SELECTED PASSAGE
+ + + +

I was reminded of a speech that Joan Williams gave at
Harvard a few years ago on men and masculinity. Williams is a law
professor and founder of the Center for WorkLife Law in California, and
has done some groundbreaking work on how our workplaces often
discriminate against people with family responsibilities.

She
tells the story of a Silicon Valley engineer, whose boss wanted a
meeting right away. The engineer panicked. "Sweating like a horse, he
called his secretary" and said, "Hey, you gotta get me out of this,
because my baby is getting Christened and if I don’t meet with the
priest it’s not going to happen and my family is going to kill me and my
wife will divorce me and I won’t have any kids and my life will be
terrible."

So the secretary lies for him, suggesting that he can’t be at the meeting because of other work obligations.

The
engineer saves face, but is nevertheless caught in a situation where
his workplace reinforces the notion that good fathers are ambitious
breadwinners while good mothers stay home. Indeed, there’s research
suggesting that men who have stay-at-home wives are more valued because
of a macho work culture in which the longer hours you log at work , the
more manly you are.

Yet, there are plenty of dads who, like the
engineer, want to be involved in the lives of their children, but work
expectations make that hard to do.

It’s true that Vermont is far
away from Silicon Valley. I suspect that the work culture here is more
egalitarian and more flexible than in many places. A friend of mine who
moved to Burlington from the industrial Midwest once noted that she
shocked at how many dads there were at the playground here on a weekday
morning.

Nevertheless, I don’t think that Vermonters are immune
from the kind of workplace machismo that Williams finds harm ful to dads
and their children. And we’re not likely to make the lives of families
any better unless we change our expectations of what it means to be a
good father.

Maybe its just wishful thinking – but if Zuckerberg
does become a dad, maybe he’ll institute a work culture that provides
flexibility for working parents and perhaps he himself will model better
work/family balance – like expecting everyone to go home for dinner
instead of eating at the office. If that happens, we’ll no doubt learn
about it on Facebook.

Until then, we’ll just have to keep making
whatever strides we can in our own small ways to ensure that we don’t
discriminate against dads who, just like moms, struggle to balance work
and family.

And Father’s Day is a great time to start.

+ + + +

PROVIDED DATA
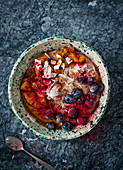 Millet with fruits, coconut and maple syroup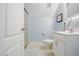 Clean bathroom features a walk-in shower, sleek vanity with modern mirror, and neutral decor for a minimalist design at 2328 Forestbluff Dr, Fuquay Varina, NC 27526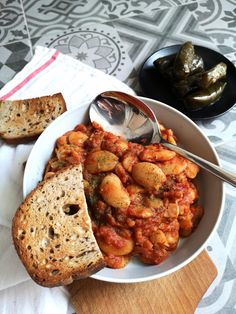 a bowl filled with pasta and bread on top of a table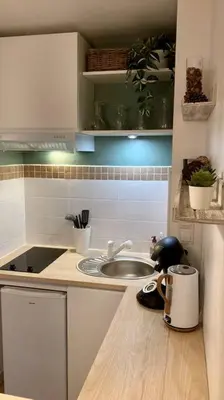 Cuisine ou kitchenette dans l'établissement Cozy’Wood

+ + + +

COMPLETE THE FOLLOWING
A: In the essay on working fathers, copy out the passage between "So the secretary" and "hard to do.", inclusive.
B: According to the essay on working fathers, what organization did Joan Williams found?

REPLIES
A:
So the secretary lies for him, suggesting that he can’t be at the meeting because of other work obligations.

The
engineer saves face, but is nevertheless caught in a situation where
his workplace reinforces the notion that good fathers are ambitious
breadwinners while good mothers stay home. Indeed, there’s research
suggesting that men who have stay-at-home wives are more valued because
of a macho work culture in which the longer hours you log at work , the
more manly you are.

Yet, there are plenty of dads who, like the
engineer, want to be involved in the lives of their children, but work
expectations make that hard to do.

B: The Center for WorkLife Law in California.